I heard the other day that cassettes are coming back into fashion.  For me, they never went out and I find myself ahead of the game, just as I used to be at school when, being so slow on my feet, I was always in the right place when the game turned.

Photo: State Government Photographer, CC0, via Wikimedia Commons

How could people, I wondered, keep discarding one precious thing after another, as long-playing records took over from 78s and then more and more sophisticated electronic devices allowed a person to carry about more music than they could possibly find time to listen to, secreted in one small electronic device.

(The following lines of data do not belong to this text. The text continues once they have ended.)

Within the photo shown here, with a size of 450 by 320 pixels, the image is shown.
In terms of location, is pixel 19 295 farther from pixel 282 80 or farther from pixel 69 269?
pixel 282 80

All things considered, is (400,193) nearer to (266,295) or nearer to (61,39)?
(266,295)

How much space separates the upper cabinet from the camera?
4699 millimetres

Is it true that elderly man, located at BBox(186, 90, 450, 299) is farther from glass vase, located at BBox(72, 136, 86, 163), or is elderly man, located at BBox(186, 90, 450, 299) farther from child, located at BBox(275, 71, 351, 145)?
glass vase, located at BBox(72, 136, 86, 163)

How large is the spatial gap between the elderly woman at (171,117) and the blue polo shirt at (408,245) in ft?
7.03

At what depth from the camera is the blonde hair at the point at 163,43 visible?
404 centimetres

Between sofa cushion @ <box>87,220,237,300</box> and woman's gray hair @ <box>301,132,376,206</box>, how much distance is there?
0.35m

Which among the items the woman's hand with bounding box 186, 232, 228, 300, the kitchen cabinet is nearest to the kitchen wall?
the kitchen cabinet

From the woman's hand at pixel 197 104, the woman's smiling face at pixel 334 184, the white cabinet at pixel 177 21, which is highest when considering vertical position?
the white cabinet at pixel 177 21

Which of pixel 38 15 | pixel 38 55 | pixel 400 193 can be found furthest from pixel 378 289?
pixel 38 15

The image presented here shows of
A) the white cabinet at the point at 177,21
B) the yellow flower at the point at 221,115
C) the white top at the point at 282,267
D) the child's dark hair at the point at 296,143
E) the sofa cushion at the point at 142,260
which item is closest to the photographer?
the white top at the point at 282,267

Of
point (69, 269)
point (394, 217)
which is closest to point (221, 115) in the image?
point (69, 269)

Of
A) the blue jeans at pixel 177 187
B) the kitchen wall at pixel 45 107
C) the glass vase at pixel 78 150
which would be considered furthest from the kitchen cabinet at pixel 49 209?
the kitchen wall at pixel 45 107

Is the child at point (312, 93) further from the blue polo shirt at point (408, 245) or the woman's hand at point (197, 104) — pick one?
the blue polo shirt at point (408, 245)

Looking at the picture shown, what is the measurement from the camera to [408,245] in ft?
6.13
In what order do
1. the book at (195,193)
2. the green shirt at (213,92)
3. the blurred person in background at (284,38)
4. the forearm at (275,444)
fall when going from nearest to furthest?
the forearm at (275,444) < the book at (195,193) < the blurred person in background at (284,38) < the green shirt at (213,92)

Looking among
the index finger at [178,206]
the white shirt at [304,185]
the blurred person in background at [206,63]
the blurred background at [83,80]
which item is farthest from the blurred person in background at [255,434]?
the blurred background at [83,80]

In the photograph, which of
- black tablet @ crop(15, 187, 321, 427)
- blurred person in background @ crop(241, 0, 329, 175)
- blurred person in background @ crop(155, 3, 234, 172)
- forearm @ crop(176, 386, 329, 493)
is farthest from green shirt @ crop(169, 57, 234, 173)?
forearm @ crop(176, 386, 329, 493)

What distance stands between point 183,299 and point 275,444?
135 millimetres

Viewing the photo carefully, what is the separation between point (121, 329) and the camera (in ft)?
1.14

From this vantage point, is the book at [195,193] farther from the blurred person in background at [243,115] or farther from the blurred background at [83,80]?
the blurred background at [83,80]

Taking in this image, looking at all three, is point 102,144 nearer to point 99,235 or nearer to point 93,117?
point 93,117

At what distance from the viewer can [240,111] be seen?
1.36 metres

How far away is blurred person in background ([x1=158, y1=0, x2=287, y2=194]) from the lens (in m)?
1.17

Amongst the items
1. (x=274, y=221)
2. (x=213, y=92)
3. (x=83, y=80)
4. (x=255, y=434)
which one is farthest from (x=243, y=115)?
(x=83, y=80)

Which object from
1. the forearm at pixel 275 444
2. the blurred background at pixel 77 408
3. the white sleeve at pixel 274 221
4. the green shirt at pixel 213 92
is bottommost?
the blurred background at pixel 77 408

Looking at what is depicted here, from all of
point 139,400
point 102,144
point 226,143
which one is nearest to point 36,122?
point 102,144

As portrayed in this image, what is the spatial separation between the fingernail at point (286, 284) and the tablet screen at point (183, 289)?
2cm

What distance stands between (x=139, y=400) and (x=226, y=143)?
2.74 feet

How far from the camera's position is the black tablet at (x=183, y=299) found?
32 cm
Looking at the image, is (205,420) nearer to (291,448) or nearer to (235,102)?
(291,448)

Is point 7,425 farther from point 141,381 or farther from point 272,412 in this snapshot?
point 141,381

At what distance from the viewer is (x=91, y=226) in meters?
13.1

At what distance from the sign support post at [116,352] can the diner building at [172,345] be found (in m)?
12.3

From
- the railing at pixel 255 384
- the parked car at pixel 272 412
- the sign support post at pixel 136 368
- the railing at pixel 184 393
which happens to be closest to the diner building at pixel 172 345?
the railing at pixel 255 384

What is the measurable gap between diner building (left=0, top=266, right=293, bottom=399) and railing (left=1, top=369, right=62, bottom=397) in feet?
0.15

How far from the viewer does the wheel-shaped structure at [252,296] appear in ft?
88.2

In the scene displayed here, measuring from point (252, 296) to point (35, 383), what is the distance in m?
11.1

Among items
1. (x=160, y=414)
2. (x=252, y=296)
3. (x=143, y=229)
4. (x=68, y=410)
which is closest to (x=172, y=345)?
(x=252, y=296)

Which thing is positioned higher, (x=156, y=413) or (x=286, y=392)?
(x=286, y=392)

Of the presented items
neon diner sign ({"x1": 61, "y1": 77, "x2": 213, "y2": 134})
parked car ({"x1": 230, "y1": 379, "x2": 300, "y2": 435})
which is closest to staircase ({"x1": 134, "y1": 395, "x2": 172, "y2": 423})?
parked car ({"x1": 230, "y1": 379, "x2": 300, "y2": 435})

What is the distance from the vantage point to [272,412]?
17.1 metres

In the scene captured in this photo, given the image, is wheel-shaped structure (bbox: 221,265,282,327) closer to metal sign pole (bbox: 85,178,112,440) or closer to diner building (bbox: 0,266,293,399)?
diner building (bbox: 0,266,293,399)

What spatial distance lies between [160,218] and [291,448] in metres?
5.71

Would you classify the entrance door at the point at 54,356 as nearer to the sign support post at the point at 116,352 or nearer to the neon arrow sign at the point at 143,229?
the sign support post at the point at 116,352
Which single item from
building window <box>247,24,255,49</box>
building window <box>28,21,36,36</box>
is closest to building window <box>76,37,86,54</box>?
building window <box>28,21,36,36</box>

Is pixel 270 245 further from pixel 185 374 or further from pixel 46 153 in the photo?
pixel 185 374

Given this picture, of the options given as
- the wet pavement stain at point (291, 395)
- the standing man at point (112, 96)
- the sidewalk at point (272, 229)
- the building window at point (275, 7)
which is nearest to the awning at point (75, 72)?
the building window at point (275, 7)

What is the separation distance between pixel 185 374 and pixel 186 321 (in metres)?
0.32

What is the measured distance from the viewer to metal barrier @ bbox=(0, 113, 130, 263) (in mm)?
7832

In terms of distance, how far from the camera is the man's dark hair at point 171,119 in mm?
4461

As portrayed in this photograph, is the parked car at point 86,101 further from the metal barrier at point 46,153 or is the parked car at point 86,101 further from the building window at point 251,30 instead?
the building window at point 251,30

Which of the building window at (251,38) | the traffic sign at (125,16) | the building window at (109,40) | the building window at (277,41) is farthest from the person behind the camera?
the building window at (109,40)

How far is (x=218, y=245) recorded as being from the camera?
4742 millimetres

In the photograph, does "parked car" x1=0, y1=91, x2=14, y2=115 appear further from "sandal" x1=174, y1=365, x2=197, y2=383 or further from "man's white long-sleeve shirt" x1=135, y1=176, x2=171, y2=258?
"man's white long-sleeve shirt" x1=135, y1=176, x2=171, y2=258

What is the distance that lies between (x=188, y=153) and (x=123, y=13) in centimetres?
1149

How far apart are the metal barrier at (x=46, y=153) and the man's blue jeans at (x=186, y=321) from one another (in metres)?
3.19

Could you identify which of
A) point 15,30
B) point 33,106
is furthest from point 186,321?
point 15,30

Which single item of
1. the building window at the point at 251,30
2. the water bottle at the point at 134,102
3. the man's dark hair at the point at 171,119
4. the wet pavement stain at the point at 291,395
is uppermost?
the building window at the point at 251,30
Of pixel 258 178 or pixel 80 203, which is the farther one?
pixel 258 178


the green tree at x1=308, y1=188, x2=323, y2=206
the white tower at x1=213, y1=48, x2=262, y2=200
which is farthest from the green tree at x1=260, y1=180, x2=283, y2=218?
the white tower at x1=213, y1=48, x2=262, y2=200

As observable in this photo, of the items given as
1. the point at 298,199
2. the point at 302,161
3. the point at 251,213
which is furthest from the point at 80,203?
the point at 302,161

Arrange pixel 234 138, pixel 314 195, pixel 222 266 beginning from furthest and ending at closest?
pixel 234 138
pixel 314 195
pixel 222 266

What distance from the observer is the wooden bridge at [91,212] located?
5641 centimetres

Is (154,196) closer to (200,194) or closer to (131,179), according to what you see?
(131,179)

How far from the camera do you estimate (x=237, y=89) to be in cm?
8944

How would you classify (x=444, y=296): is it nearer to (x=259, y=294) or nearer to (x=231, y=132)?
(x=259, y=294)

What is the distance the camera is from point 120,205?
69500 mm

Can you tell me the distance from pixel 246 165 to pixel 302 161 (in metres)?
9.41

I was horrified when R, who was pretty much immune to shopping, bought himself one of those gadgets, and pleased that before long he had forgotten where he had put it and didn’t try to find it.

We went on listening to our records, CDs and the radio, sitting down beside the ‘music centre’ which had been our first major purchase.  And, when away from home, I took my cassette player with me and always had just three or four cassettes which have remained, for ever, connected to the place where I listened to them most often.  The ‘green record’ shown directly below (Mozart Trio  K563) will always take me back to the Outer Hebrides.

Then, of course, there were those cassettes bought wherever we happened to be: Bruno Venturi in Naples, Georges Brassens in Paris, in Portugal Amalia Rodrigues and, from a rack in a Spanish petrol station, Nina de Antequera belting out some wonderfully coarse flamenco. 

Less entirely pleasurable to listen to but wonderfully exotic are the Turkish dervish music from Konya and the cassette chosen for me – it was his favourite – by a boatman on the Nile.

Now that I seldom travel further than the local high street, these memory-laden tapes serve as time travellers and, ropey as most of them now are, become more precious with age.  So, it seems, do I. You only have to live long enough to become of interest because of the people you have known: a kind of living relic.